Spectral Modeling of Rotating Turbulent Flows

TL;DR

This paper evaluates a spectral subgrid-scale model for rotating turbulent flows against direct numerical simulations, demonstrating its effectiveness in capturing large-scale flow properties at moderate Rossby numbers and high Reynolds numbers.

Contribution

It introduces and tests a spectral model incorporating dynamic eddy viscosity and noise for rotating turbulence, showing good agreement with DNS results.

Findings

Model reproduces large-scale flow features accurately.

Isotropic assumptions may be valid at moderate Rossby numbers.

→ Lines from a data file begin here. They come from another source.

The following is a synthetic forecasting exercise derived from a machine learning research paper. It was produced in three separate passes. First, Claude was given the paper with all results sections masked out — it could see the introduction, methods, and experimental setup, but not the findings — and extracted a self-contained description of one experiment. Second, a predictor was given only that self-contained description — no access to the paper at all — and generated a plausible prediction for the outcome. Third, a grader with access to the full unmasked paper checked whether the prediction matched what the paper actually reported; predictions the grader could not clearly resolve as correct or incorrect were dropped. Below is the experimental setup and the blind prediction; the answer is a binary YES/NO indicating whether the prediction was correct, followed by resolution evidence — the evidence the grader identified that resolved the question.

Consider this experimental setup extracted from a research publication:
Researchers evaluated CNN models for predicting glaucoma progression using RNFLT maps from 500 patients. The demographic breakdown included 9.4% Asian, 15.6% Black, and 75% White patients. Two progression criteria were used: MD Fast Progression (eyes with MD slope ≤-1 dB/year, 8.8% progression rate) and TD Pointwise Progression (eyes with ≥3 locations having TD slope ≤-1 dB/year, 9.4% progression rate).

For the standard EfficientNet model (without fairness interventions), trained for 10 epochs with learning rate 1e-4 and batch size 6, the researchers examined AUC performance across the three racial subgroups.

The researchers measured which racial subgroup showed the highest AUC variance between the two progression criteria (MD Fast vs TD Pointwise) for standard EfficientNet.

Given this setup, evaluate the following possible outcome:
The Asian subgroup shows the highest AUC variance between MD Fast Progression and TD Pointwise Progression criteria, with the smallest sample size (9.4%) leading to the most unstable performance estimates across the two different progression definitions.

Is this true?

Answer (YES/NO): NO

Effective at Reynolds numbers up to 10,000.

Abstract

We test a subgrid-scale spectral model of rotating turbulent flows against direct numerical simulations. The particular case of Taylor-Green forcing at large scale is considered, a configuration that mimics the flow between two counter rotating disks as often used in the laboratory. We perform computations in the presence of moderate rotation down to Rossby numbers of 0.03, as can be encountered in the Earth atmosphere and oceans. We provide several classical measures of the degree of anisotropy of the small scales of the flows under study and conclude that an isotropic model may suffice at moderate Rossby numbers. The model, developed previously (Baerenzung et al., Phys. Rev. E 77, 046303 (2008)), incorporates eddy viscosity that depends dynamically on the inertial index of the energy spectrum, as well as eddy noise. We show that the model reproduces satisfactorily all large-scale properties of the direct numerical simulations up to Reynolds numbers of the order of 10000 and for long times after the onset of the inverse cascade of energy at low Rossby number.